• Data in this exercise:
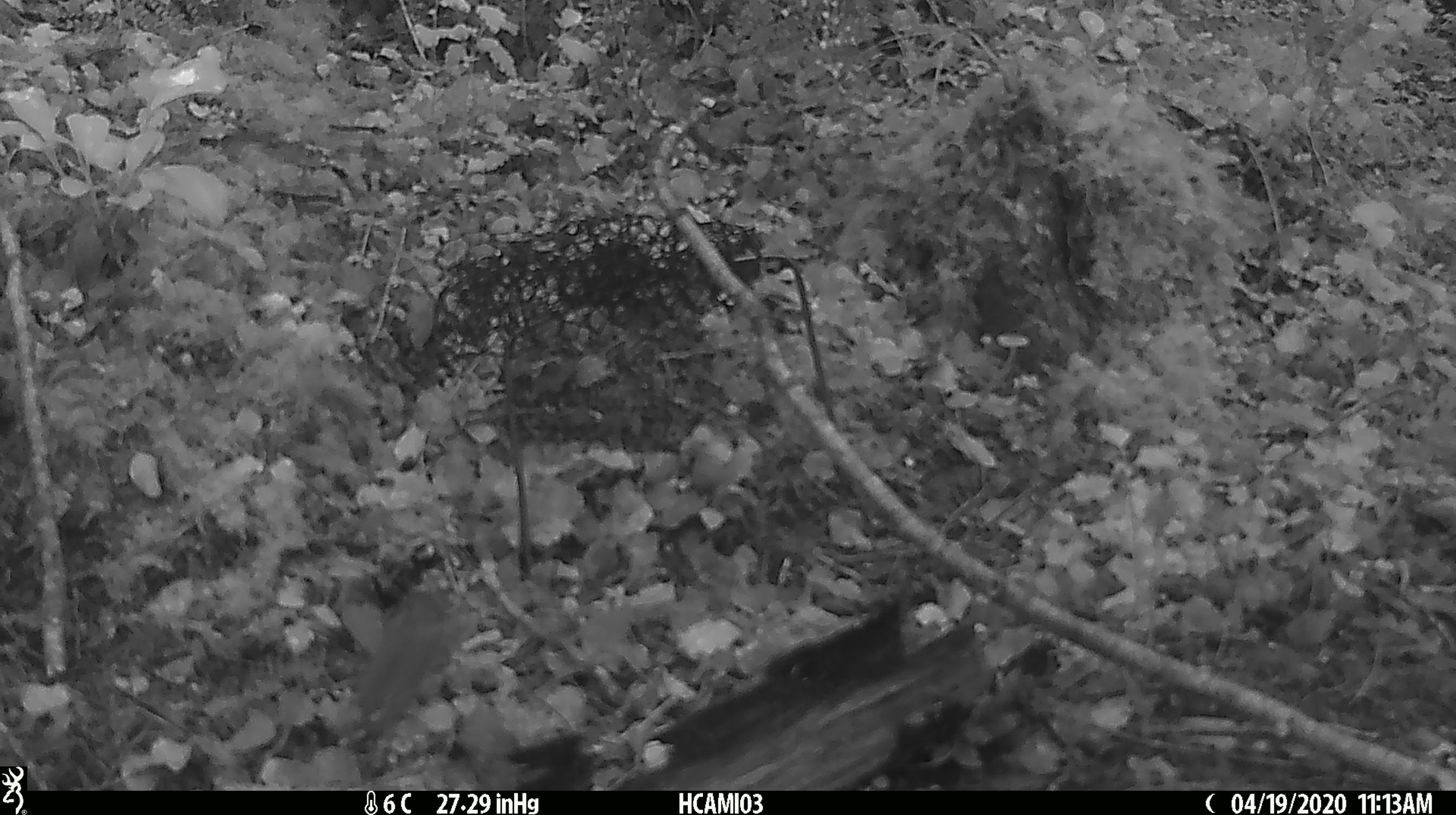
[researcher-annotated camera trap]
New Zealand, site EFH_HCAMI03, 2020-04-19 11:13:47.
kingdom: Animalia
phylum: Chordata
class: Mammalia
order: Rodentia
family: Muridae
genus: Mus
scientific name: Mus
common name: mouse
Mouse (Mus).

• What you are asked to do: Reproduce the listing exactly. The pictures are to be omitted.

• Task result:
[researcher-annotated camera trap]
New Zealand, site EFH_HCAMI03, 2020-04-19 11:13:47.
kingdom: Animalia
phylum: Chordata
class: Mammalia
order: Rodentia
family: Muridae
genus: Mus
scientific name: Mus
common name: mouse
Mouse (Mus).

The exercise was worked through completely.